• [Your objective]
Locate every line in the rows below that contains the word "fireball", and copy each such line. Treat the match as case-sensitive.

# start of Information provided

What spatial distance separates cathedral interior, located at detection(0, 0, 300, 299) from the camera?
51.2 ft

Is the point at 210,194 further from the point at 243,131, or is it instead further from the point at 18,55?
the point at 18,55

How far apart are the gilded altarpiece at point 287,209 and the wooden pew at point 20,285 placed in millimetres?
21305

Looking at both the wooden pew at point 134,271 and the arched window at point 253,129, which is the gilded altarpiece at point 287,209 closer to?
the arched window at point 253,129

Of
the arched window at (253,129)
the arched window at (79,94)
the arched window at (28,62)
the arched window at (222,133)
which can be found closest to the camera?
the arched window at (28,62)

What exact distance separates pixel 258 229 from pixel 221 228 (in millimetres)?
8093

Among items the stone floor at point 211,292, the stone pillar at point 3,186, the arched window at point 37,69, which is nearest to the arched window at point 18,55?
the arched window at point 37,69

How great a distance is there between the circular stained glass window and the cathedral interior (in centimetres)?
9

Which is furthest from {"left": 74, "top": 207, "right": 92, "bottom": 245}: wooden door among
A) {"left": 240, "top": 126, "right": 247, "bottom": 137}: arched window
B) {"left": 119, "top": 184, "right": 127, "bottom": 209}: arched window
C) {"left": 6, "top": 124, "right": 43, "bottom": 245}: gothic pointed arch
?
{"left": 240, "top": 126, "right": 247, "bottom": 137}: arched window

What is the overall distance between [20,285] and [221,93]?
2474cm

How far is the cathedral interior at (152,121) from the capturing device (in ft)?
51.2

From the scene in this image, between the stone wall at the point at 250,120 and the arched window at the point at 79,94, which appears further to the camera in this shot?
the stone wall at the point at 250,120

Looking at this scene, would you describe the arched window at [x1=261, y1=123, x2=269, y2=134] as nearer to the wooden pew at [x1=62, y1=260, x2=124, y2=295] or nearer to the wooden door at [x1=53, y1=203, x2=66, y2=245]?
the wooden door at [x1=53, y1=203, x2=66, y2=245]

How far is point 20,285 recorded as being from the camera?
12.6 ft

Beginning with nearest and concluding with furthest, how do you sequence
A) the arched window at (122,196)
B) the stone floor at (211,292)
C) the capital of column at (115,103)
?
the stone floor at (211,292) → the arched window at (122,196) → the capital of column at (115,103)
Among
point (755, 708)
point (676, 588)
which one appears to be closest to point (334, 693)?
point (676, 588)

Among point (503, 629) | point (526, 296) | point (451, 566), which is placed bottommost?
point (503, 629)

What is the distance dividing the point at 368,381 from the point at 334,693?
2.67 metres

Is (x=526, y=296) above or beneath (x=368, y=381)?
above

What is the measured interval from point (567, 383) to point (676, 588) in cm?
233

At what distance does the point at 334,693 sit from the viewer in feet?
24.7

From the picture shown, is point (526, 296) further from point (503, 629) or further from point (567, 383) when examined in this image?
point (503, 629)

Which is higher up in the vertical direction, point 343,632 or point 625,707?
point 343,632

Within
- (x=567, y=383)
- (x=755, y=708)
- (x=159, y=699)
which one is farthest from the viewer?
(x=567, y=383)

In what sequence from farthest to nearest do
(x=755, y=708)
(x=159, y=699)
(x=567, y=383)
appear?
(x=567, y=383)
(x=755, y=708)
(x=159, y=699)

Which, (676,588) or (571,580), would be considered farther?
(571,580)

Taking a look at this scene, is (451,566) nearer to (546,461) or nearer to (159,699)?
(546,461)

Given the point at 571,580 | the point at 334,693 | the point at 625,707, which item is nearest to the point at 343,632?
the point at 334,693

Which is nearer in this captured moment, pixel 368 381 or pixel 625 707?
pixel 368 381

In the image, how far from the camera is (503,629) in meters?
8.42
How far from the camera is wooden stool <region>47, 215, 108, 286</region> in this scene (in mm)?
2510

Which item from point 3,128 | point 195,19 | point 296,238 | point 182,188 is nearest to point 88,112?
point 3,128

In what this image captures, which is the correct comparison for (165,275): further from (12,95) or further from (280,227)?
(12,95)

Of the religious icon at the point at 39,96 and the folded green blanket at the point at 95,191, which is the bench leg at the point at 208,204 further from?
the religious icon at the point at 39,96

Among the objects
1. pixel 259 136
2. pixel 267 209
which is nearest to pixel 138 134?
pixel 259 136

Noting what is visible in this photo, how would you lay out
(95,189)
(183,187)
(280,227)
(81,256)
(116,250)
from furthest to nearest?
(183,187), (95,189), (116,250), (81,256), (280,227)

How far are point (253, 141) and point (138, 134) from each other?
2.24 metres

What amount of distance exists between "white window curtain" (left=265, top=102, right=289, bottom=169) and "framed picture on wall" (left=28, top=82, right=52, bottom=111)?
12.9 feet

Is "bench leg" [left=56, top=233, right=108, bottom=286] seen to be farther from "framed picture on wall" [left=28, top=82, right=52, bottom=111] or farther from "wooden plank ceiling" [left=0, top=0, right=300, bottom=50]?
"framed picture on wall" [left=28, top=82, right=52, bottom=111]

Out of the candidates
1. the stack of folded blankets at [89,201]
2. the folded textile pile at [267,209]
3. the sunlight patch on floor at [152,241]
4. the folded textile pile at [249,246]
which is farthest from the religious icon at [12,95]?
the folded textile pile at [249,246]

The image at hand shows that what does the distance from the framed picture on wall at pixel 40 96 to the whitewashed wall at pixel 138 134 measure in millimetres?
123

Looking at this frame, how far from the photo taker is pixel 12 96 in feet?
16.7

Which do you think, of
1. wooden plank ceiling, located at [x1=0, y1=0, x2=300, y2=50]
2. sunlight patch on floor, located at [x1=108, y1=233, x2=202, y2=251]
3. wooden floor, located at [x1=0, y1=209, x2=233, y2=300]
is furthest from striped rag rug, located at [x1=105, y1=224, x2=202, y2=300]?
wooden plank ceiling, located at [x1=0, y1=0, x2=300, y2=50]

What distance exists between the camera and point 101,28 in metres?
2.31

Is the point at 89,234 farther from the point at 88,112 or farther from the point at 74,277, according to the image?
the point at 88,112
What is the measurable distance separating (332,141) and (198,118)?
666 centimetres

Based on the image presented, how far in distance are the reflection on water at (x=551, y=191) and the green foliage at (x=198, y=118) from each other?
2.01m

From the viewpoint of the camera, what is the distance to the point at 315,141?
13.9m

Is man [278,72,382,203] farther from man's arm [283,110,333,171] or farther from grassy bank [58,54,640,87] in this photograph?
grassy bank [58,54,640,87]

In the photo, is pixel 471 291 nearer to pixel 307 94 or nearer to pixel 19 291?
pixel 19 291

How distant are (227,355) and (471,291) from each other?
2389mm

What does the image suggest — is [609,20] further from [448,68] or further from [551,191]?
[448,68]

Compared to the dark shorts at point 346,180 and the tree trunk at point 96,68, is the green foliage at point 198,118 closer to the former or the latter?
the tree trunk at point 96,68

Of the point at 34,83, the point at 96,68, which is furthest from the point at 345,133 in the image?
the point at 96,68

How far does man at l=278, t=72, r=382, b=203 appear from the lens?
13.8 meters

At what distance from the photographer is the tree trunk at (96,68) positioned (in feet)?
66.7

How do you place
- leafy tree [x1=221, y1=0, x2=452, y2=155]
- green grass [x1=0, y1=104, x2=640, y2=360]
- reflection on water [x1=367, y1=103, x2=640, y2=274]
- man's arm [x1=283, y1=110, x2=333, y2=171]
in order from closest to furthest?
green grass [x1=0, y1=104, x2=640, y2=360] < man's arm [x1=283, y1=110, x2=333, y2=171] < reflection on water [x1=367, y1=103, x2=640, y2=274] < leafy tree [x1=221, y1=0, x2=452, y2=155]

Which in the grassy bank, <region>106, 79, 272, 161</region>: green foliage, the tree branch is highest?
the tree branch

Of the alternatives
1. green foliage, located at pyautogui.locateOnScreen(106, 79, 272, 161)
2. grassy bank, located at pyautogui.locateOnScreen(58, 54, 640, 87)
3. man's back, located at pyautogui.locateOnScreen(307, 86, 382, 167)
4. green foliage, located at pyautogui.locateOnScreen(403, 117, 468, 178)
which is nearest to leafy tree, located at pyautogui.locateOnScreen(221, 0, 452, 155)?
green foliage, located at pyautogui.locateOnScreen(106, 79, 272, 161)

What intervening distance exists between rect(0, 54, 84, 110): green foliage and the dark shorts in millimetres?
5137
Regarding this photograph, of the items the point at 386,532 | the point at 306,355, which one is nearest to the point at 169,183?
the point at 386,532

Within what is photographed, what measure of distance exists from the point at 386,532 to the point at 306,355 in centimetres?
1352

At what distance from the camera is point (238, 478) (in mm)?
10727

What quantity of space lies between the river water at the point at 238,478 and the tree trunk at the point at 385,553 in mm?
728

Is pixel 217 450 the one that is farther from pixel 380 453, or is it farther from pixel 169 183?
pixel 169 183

# end of Information provided
# start of Information provided

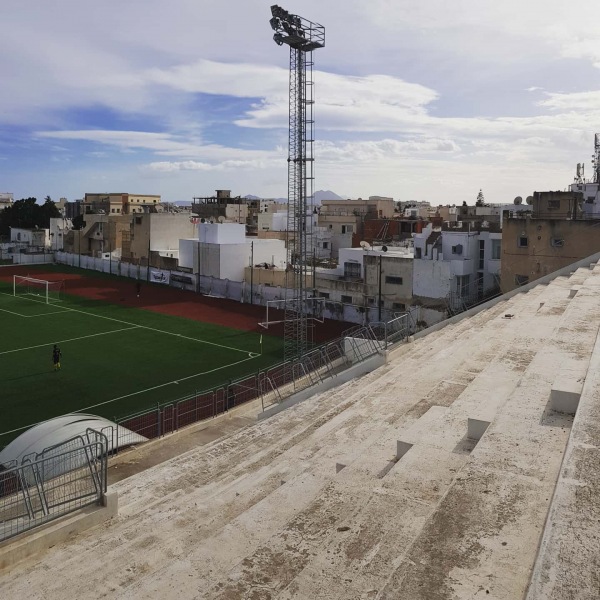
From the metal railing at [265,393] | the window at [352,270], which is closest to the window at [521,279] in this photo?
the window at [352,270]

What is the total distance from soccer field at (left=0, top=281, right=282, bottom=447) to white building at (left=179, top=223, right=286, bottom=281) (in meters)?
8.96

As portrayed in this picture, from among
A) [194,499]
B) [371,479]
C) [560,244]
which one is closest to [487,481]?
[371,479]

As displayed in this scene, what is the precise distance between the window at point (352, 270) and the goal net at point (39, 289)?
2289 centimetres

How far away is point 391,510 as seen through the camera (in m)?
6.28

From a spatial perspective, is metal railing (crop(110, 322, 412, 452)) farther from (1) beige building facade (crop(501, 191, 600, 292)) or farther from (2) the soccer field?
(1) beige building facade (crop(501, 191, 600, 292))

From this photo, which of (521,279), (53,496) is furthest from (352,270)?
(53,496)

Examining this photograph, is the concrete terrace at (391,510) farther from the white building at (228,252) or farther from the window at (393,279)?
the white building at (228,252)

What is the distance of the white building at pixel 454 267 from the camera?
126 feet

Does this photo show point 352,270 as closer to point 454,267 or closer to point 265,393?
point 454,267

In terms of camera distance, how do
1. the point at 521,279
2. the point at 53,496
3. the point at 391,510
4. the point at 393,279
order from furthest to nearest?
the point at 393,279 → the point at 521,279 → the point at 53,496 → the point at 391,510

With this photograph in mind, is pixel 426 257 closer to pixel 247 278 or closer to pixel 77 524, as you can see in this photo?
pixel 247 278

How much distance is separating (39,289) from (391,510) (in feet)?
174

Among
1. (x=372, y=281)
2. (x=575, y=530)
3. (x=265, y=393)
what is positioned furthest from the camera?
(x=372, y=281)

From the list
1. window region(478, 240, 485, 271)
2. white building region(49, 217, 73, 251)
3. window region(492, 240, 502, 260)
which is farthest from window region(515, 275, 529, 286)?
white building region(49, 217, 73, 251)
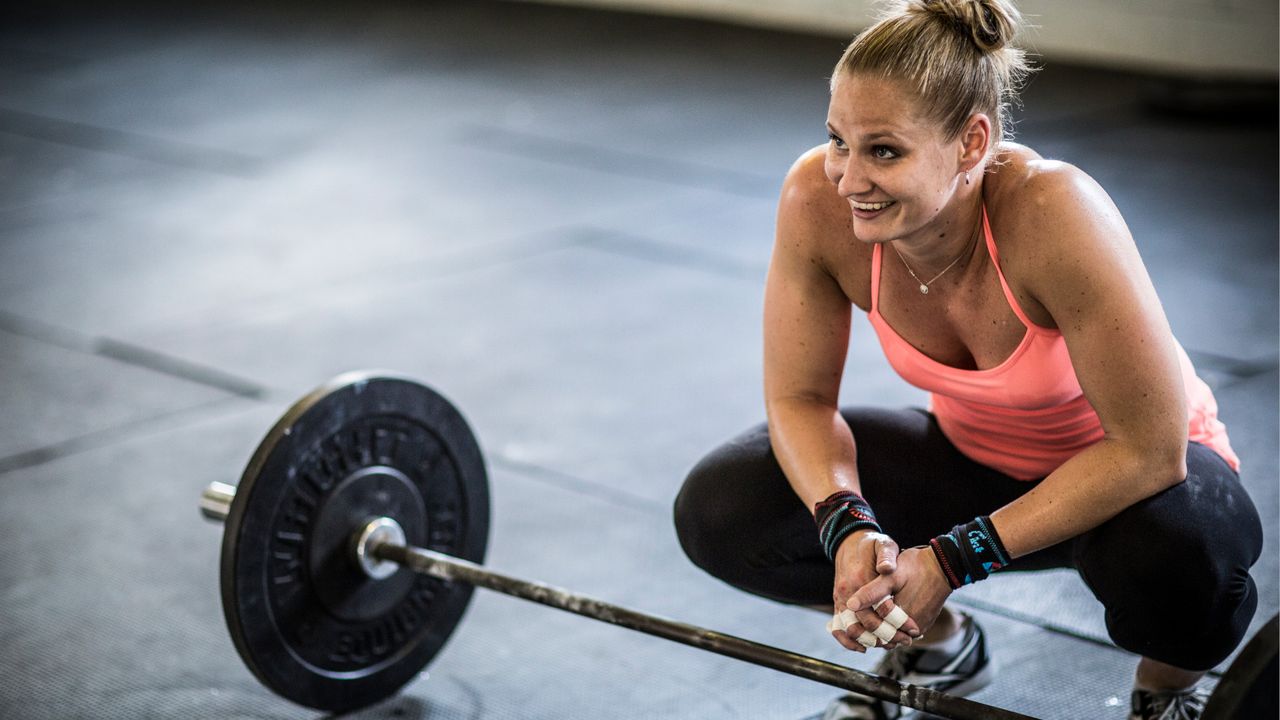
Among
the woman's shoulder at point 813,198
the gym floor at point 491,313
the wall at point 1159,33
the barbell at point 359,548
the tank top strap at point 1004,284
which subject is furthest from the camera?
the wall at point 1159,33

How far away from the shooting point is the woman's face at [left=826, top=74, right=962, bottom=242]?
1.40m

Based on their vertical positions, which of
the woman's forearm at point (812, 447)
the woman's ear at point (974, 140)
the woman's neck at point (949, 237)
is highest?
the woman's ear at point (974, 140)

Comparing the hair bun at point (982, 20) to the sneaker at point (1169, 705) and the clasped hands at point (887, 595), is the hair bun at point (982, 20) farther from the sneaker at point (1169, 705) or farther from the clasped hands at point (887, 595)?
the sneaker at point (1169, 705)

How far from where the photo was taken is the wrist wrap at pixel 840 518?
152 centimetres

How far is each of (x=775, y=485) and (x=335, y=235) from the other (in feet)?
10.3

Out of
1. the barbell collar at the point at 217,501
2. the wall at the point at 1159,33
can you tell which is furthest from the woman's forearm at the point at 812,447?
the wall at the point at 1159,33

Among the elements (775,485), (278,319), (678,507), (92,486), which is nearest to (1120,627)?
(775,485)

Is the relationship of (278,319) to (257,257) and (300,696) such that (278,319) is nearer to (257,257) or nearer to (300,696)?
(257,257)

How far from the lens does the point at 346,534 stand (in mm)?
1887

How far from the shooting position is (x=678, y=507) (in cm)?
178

# end of Information provided
# start of Information provided

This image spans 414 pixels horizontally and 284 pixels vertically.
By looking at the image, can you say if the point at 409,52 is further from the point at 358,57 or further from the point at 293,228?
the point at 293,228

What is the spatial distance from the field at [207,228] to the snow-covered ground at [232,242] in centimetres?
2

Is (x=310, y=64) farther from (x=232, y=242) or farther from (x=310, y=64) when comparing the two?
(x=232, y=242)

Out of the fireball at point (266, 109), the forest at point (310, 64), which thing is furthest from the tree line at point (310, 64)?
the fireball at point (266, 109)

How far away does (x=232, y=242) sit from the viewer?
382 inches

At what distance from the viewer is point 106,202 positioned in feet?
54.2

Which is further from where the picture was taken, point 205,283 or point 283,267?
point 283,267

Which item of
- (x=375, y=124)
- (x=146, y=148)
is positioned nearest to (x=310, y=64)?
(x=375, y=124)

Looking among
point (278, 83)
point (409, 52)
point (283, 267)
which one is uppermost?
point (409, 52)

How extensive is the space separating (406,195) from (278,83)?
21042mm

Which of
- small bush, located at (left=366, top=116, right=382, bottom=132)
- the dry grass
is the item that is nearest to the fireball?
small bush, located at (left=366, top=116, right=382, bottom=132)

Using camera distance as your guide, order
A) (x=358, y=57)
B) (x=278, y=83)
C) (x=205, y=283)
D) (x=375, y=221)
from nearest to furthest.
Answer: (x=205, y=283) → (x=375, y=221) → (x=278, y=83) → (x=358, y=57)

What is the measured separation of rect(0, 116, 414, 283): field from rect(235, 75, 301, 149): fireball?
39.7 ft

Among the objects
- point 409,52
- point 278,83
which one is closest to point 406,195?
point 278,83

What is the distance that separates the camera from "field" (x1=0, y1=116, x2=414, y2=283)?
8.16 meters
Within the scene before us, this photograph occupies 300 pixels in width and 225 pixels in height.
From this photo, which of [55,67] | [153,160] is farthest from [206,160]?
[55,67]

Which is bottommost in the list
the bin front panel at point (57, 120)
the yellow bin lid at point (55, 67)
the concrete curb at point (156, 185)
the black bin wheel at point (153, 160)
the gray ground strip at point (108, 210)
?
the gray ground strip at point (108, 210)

# end of Information provided

• [The result]
Out of the fireball at point (266, 109), the forest at point (310, 64), which thing is furthest from the tree line at point (310, 64)?
the fireball at point (266, 109)
is the item that is nearest to the fireball?
What is the measured separation of rect(0, 116, 414, 283): field from rect(235, 75, 301, 149): fireball?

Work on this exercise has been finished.